Aims To describe the presentation of epileptic seizures, the tumour-related risk factors, seizure treatments used and the timing of withdrawal of anti-epileptic drugs (AEDs).

Methods Retrospective case note review of 120 newly diagnosed brain tumour patients referred between 01/2010 and 12/2014 to the regional paediatric cancer service was carried out to determine patient, tumour, seizure characteristics and their treatment and outcomes. Statistical analyses using Fischer Test, Mann-Whitney U test and logistic regression test of association between variables were performed.

Results Two patients with tuberous sclerosis and associated seizures and 1 patient lost to follow up, were excluded. 67/117 (57.3%) were male, median age at tumour presentation was 8.1 years (IQR 25°–75°: 3.6–12.7). Anatomical distribution was posterior fossa 36%, cerebral hemisphere 28%, supratentorial midline 24%, spinal cord 5%, metastatic 7%. Most common histological types include pilocytic astrocytoma 15%, visual pathway glioma 8%, other low grade astrocytoma 11%; high grade glioma 10%, medulloblastoma 11%.

With a median follow up of 33 months (IQR 25°–75°: 24–56), there were 35 patients (29%) with seizures. Logistic regression analysis identified cerebral hemisphere localization as risk factor for seizures (OR: 7.07 IC 95% 2.89–17.3). In particular, neither age at diagnosis nor tumour type were associated with seizure risk, although 6/8 patients with glioneuronal tumours developed seizures.

----------------------------------------

Task details
Which tumor location does the source text say logistic regression identified as a risk factor for seizures?

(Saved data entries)

----------------------------------------

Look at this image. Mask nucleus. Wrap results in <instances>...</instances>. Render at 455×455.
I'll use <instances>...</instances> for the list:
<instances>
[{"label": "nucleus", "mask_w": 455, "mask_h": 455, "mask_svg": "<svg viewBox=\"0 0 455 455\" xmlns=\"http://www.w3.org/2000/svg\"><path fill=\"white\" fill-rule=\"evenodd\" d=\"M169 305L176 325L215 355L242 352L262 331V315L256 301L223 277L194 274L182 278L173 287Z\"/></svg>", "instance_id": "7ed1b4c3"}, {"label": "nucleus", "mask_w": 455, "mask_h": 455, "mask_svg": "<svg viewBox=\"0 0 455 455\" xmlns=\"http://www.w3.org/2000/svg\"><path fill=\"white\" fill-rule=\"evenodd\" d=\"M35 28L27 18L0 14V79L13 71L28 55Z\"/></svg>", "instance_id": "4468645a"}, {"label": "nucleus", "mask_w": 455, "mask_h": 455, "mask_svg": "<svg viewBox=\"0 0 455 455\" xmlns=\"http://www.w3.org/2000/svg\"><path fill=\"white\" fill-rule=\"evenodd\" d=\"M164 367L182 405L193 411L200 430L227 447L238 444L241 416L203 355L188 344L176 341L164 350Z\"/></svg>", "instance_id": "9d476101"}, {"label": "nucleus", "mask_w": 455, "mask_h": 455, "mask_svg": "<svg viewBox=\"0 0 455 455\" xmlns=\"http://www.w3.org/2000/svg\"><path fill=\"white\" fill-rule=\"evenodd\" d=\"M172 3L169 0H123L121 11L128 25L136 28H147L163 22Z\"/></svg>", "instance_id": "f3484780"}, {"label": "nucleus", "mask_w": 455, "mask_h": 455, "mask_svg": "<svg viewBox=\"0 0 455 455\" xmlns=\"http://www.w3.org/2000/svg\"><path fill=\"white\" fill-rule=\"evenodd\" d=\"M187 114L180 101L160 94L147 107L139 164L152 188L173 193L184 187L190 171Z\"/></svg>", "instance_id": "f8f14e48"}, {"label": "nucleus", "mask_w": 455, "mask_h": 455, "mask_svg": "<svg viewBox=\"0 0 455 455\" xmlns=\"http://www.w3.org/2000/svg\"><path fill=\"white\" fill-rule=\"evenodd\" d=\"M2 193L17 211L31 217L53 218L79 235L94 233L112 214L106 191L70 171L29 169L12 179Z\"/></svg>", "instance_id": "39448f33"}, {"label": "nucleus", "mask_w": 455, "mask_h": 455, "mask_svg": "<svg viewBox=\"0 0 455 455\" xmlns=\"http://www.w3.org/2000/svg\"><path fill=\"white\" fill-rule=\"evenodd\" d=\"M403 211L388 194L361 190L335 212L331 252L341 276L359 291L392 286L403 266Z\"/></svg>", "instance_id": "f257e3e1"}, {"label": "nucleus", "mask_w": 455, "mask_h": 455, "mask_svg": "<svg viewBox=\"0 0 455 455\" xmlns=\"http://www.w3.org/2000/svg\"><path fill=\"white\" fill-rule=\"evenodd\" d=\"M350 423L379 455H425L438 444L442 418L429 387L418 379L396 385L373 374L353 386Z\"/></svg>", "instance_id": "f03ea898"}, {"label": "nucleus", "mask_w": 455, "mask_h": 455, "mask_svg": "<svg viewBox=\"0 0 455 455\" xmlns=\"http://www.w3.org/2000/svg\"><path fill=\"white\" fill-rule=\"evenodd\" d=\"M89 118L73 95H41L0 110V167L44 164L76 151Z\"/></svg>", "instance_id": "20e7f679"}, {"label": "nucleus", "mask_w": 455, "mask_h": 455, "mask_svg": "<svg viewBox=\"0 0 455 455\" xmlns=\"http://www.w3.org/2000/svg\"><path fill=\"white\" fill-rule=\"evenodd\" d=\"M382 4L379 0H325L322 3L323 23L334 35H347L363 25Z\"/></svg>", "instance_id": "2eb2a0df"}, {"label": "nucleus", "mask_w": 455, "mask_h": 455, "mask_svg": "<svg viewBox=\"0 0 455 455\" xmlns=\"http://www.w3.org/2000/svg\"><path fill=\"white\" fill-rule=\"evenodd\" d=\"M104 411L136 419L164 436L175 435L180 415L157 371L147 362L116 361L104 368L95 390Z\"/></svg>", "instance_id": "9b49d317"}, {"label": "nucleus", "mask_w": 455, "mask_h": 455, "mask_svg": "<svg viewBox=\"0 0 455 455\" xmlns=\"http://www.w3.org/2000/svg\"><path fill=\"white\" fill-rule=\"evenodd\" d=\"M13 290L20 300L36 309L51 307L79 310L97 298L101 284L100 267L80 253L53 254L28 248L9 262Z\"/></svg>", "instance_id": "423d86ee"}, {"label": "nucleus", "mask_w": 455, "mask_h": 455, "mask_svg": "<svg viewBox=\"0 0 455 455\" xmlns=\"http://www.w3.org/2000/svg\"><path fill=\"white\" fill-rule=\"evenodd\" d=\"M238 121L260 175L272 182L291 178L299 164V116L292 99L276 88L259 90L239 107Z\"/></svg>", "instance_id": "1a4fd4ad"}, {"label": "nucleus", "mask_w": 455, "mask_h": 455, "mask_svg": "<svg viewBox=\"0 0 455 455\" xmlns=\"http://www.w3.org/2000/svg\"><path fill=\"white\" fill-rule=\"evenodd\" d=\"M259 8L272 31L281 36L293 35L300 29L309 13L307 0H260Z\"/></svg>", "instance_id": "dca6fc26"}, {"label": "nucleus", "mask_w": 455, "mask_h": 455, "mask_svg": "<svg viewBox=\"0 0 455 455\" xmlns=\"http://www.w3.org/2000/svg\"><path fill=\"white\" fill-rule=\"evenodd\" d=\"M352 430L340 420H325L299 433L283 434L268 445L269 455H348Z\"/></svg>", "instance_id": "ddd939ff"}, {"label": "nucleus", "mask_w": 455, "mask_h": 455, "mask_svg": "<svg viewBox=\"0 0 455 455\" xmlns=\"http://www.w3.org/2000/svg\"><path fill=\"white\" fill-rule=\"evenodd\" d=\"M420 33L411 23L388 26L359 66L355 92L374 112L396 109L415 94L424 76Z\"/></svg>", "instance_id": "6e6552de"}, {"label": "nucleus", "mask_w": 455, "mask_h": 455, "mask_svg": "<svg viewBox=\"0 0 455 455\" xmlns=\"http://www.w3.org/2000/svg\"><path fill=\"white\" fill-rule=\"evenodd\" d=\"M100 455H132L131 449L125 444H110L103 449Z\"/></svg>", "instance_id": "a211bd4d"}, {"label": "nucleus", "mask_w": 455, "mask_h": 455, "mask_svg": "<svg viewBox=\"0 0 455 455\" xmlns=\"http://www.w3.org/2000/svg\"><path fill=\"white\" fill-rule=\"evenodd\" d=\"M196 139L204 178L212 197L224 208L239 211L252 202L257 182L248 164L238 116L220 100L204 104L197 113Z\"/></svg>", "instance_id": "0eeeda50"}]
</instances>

----------------------------------------

Task response
Cerebral hemisphere localization.